_EXERCISE BRIEF:_ Search term "States": copy each line of the records that contains it.

───── INPUT RECORDS

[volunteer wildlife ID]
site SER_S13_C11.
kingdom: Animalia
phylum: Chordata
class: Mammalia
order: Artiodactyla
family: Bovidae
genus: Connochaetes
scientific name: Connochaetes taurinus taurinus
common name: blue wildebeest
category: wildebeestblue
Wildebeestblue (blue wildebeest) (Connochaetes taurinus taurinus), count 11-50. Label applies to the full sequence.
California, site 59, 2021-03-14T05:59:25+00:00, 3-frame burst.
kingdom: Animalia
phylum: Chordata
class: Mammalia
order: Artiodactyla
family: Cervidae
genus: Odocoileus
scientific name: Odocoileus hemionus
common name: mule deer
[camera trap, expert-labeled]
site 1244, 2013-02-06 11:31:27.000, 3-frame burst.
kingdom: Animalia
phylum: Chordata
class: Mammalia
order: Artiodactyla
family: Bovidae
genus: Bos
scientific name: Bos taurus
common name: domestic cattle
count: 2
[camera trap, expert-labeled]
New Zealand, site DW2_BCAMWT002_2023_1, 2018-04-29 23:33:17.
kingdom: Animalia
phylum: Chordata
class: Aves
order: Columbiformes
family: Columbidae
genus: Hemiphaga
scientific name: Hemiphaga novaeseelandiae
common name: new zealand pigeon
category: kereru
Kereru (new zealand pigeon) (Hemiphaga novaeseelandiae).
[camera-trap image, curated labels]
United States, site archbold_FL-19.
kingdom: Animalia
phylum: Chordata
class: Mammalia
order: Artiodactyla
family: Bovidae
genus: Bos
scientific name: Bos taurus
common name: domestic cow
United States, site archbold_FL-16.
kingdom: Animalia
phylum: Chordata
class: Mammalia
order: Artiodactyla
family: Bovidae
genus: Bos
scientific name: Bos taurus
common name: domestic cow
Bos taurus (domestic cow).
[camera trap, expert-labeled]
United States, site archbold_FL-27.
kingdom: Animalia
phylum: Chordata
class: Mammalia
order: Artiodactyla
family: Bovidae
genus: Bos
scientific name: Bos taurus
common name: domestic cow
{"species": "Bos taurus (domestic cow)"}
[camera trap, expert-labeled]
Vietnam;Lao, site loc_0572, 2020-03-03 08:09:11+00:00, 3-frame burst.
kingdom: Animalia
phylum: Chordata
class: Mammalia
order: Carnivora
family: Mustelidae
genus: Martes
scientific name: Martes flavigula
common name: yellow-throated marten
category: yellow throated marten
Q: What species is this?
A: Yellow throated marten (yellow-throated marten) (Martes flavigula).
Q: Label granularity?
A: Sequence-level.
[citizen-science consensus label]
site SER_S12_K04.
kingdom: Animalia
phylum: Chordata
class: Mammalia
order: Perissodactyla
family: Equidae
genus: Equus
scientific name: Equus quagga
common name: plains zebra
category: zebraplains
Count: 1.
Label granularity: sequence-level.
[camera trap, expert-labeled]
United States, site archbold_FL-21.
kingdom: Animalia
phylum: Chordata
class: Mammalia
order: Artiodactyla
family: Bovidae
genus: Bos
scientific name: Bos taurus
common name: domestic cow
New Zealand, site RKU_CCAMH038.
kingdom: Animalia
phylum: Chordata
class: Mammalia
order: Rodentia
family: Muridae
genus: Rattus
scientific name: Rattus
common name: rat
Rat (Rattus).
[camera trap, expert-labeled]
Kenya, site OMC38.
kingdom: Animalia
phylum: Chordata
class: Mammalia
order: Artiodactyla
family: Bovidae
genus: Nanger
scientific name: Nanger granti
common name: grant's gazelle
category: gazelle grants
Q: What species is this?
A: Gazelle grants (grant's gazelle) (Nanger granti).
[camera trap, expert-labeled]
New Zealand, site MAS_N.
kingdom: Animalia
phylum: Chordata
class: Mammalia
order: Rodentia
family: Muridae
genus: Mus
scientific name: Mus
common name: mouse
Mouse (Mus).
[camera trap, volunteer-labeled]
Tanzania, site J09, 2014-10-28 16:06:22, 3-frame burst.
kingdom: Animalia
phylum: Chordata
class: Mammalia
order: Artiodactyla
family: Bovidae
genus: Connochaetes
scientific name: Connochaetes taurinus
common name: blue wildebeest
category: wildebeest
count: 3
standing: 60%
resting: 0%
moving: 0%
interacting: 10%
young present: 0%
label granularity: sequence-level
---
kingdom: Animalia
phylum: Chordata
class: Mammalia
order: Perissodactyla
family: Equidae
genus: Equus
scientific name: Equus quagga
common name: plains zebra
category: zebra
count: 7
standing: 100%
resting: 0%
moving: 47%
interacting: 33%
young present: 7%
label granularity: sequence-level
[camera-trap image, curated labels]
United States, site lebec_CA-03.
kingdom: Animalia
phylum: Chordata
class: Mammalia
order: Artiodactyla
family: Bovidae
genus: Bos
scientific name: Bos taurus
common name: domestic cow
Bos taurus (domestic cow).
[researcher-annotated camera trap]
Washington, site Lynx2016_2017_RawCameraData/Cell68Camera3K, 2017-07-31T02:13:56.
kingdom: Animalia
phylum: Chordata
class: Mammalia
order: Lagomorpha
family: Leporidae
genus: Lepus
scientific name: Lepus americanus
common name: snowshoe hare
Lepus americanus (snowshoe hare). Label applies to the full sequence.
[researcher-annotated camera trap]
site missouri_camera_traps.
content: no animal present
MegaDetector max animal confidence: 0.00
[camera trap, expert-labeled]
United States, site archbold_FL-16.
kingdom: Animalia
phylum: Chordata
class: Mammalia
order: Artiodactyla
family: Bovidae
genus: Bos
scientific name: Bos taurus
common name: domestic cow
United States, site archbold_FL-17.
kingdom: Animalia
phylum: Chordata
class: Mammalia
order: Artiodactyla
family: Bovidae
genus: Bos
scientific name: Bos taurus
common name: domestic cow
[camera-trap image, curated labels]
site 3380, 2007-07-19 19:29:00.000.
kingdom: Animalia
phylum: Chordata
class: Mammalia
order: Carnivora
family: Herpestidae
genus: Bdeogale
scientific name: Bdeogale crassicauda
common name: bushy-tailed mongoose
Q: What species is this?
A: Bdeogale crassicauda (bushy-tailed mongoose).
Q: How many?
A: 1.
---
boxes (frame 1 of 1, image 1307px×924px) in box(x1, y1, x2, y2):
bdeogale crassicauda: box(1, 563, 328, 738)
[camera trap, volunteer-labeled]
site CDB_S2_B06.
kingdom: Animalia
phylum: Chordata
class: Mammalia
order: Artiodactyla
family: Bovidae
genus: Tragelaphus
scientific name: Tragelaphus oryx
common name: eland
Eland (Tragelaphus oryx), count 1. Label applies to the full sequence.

──────────

_RESULT OF THE TASK:_
United States, site archbold_FL-19.
United States, site archbold_FL-16.
United States, site archbold_FL-27.
United States, site archbold_FL-21.
United States, site lebec_CA-03.
United States, site archbold_FL-16.
United States, site archbold_FL-17.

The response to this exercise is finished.